Alignment of nucleotide and amino acid sequence of the 3'-terminus of the N gene among Ro-BatCoV GCCDC1, Ro-BatCoV HKU9 strains and Ro-BatCoV Kenya. The eight amino acid truncation and two-amino-acid deletion at the 3’-terminus of N protein of the Ro-BatCoV GCCDC1 are illustrated.
Fig 6Subgenomic structures of Ro-BatCoV GCCDC1.
(A) Schematic of the Ro-BatCoV GCCDC1 genome. The genome is represented by a black line; ORFs, and the 5’-UTR and 3’-UTRs are indicated by yellow and grey arrows, respectively. The TRSs are marked with small red triangles. The genomic locations of the leader and body TRS(s) are shown with blue and red arrows, respectively. (B) Schematic structures of putative transcribed subgenomic mRNAs. Subgenomes are represented by a black rectangles and the common leader sequence is denoted by a blue box. The target sites of forward and reverse primers are marked and indicated with letter F and R, respectively. Two numbers are shown in front of each subgenomic mRNA. The black number to the right of the slash indicates the potential number of fragment(s) that could be amplified using this set of primers, while the red one to the left represents the actual numbers of the fragment(s) obtained in this experiment which corresponds to the number of band(s) on each lane marked with a red arrow(s) on the agarose gel. (C) Agarose gel electrophoresis of the PCR products of subgenomic mRNA. The lowest band marked with a red arrow on each lane is the specific amplicon of each subgenomic mRNA. Other marked bands are amplicons of upper subgenomic mRNAs as shown in Fig 6B. (D) mRNA junctions of the detected subgenomic mRNAs. The TRSs and fusion sites are shown in a black frame. The bias of the TRS of p10 gene is highlighted with a yellow block. The leader sequence and CDS are indicated. The lengths of intergenic sequences are shown with numbers.
Fig 7Comparison of the p10 protein of Ro-BatCoV GCCDC1 with those of avian and bat origin orthoreovirus.
The absolutely, highly, moderately and non-conserved amino acids of p10 proteins as defined previously [26], are illustrated with red, blue, green and black colors, respectively.
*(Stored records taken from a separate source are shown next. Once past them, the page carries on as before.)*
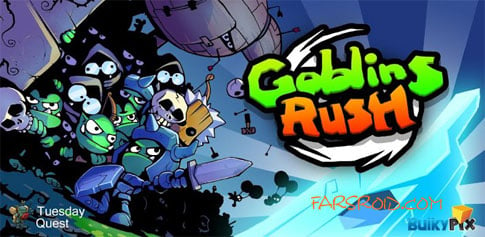 Goblins Rush Game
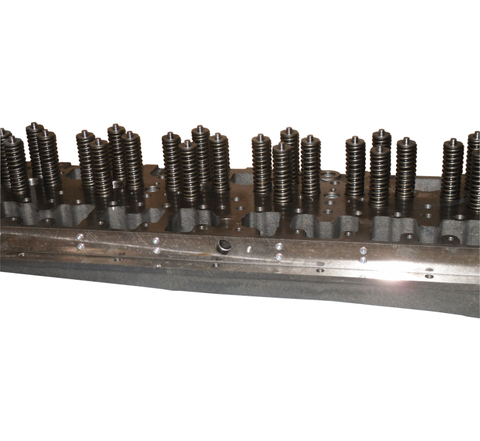 Diesel Engine Parts Cylinder Head Assembly 2864028 for Cummins Marine Engine ISM QSM M11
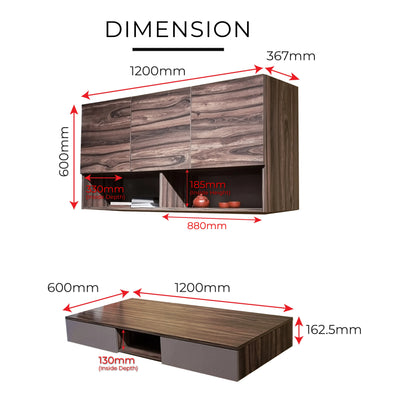 HOVER HANGING DESK Td Furniture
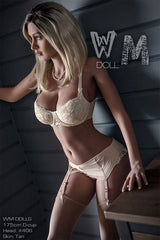 175cm D-cup WM Sex Doll Arlette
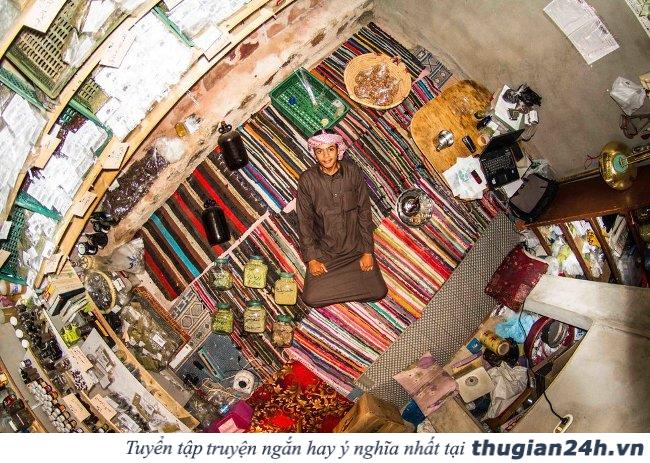 23 hình ảnh thú vị về không gian phòng ngủ của mọi người trên khắp thế giới 15
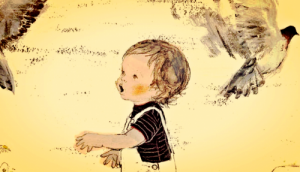 O que se aprende com afeto se lembra com amor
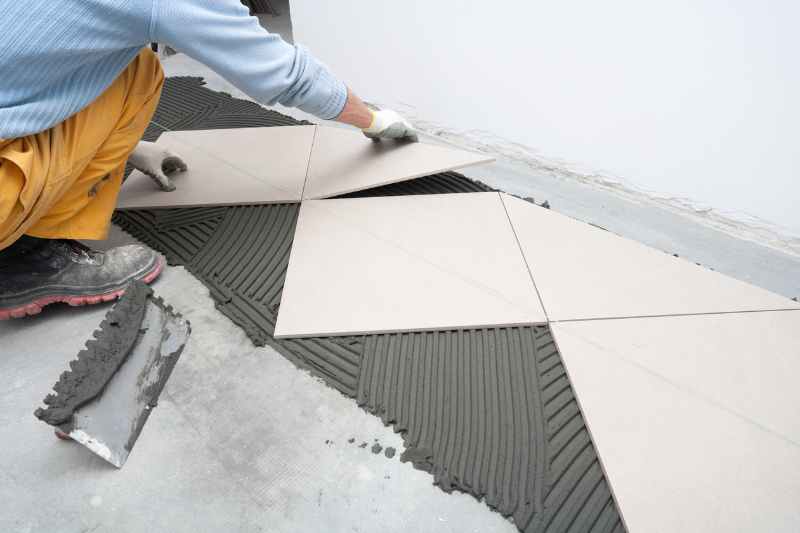 tile floors are a renter-friendly flooring option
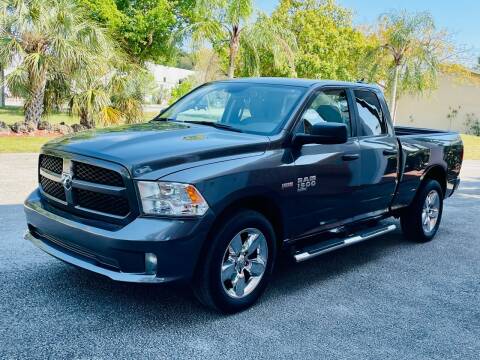 2019 RAM Ram Pickup 1500 Classic for sale at Sunshine Auto Sales in Oakland Park FL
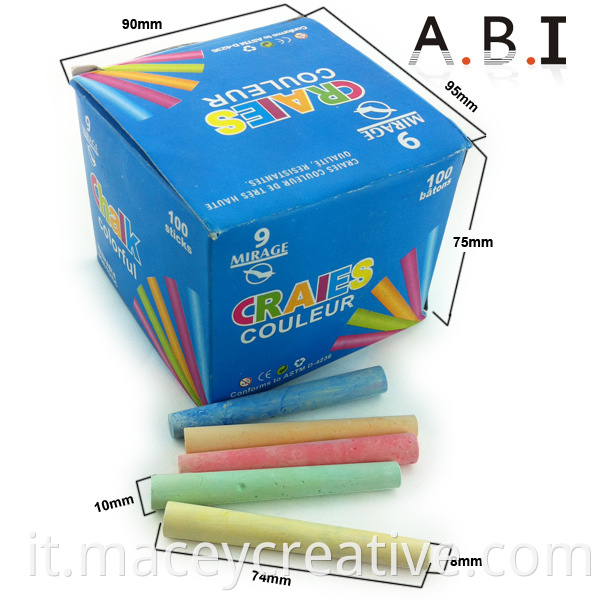 dustless chalk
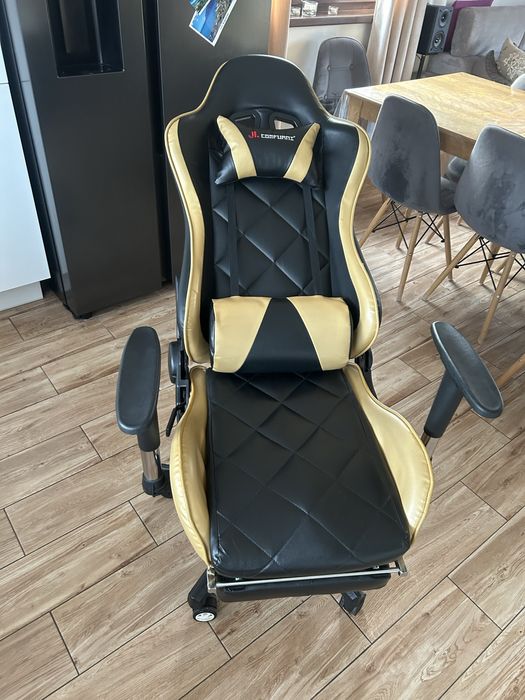 Fotel Gamingowy obrotowy III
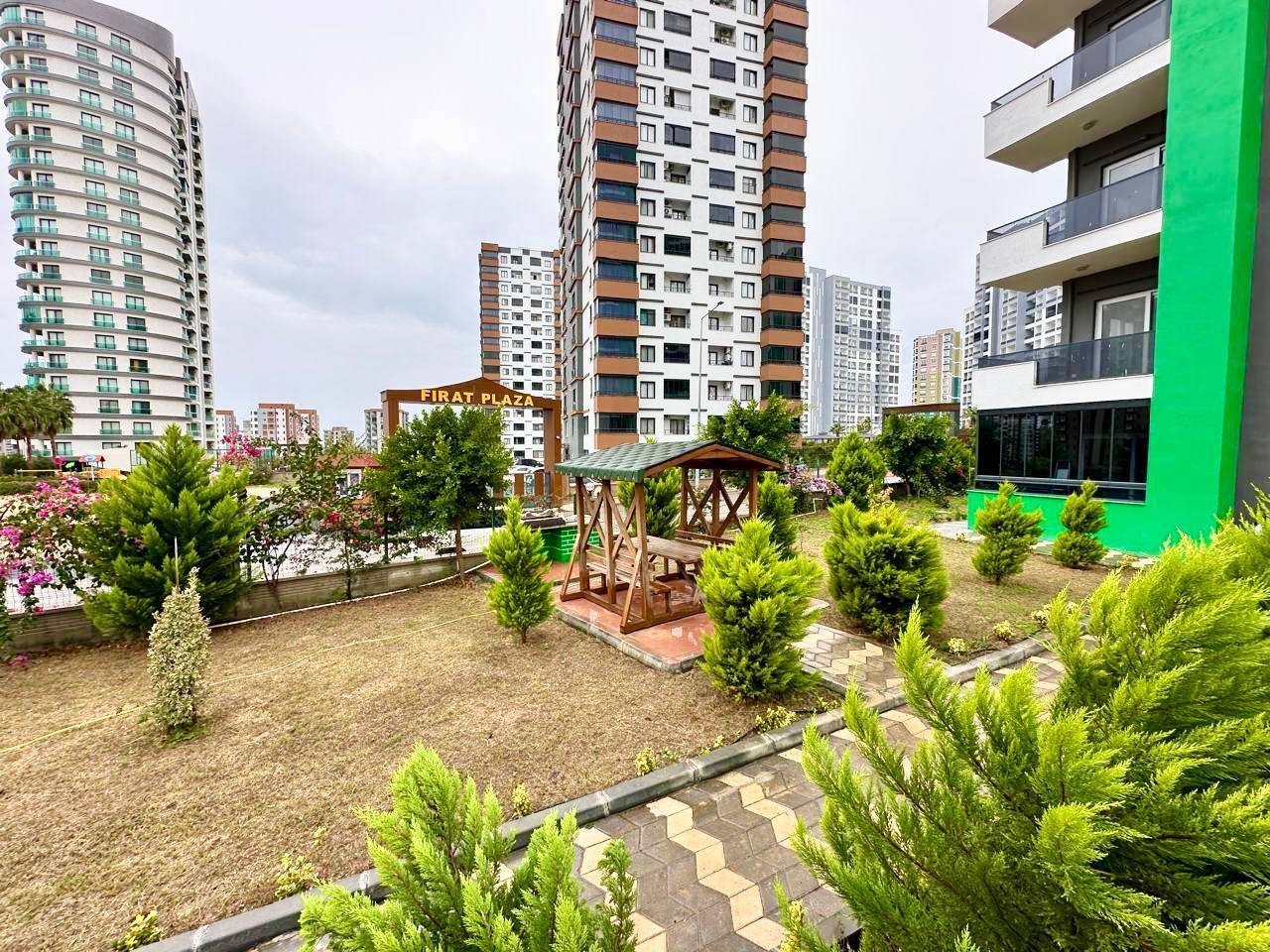 Appartamento a Mersin, Turchia, 58 m² - foto 2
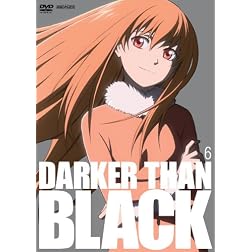 Darker Than Black-Kuro No Keiyaku 6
The motifs and domains in the p10 molecule are represented as previously reported [26]. Motifs present in the ectodomain (HP, hydrophobic patch; CM, conserved motif), endodomain (PB, polybasic) and the central transmembrane domain (TMD) are depicted with yellow rectangles. The four conserved cysteine residues (C) are shown. The two cysteines in the ectodomain form an intra-molecular disulfide bond. Comparison of the p10 protein of Ro-BatCoV GCCDC1 with those of avian and bat origin orthoreoviruses, the 8 different amino acids (including a 2 amino acid deletion) in the 28 absolutely conserved amino acids are symbolized with red star.
Fig 8Syncytium formation and functional analyses of Ro-BatCoV GCCDC1 p10 gene.
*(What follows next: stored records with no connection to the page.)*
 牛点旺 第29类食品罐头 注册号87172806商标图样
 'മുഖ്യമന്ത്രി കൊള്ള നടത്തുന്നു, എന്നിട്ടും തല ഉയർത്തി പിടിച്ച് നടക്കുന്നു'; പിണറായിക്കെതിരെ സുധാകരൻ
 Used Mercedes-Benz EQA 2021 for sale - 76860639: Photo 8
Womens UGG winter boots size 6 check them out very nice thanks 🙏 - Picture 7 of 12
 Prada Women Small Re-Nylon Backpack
(A) The construction of transient expression plasmid of p10 gene based on a pCAGGS vector. (B) Transient expression of the p10 gene and syncytium formation. Top: the observation of syncytium formation with Wright-Giemsa staining on the monolayer BHK-21 cells transfected with recombinant plasmid of Pulau virus p10 gene, recombinant plasmid of Ro-BatCoV GCCDC1 p10 gene, and empty pCAGGS vector; Bottom: the observation of syncytium formation with indirect immunofluorescence staining on the cells treated as described above. (C) The construction of subgenomic plasmid of p10 gene. The putative subgenome of p10 was cloned into a pcDNA3.0-derived vector. (D) Transient expression of the p10 gene and syncytium formation with recombinant subgenomic p10 plasmid. Top: the observation of syncytium formation with Wright-Giemsa staining on the monolayer BHK-21 cells transfected with recombinant plasmid of Pulau virus p10 gene, recombinant plasmid of p10 subgenome of Ro-BatCoV GCCDC1 and empty pcDNA3.0 vector; Bottom: the observation of syncytium formation with indirect immunofluorescence staining on the cells treated as described above. (Wright-Giemsa staining: stained monolayers were imaged using an Olympus IX51FL+DP70 microscope under 100× magnification, scale bars = 200 μm; indirect immunofluorescence staining: stained monolayers were imaged using a Nikon DIAPHOT-TMD microscope under 200× magnification, scale bars = 50 μm).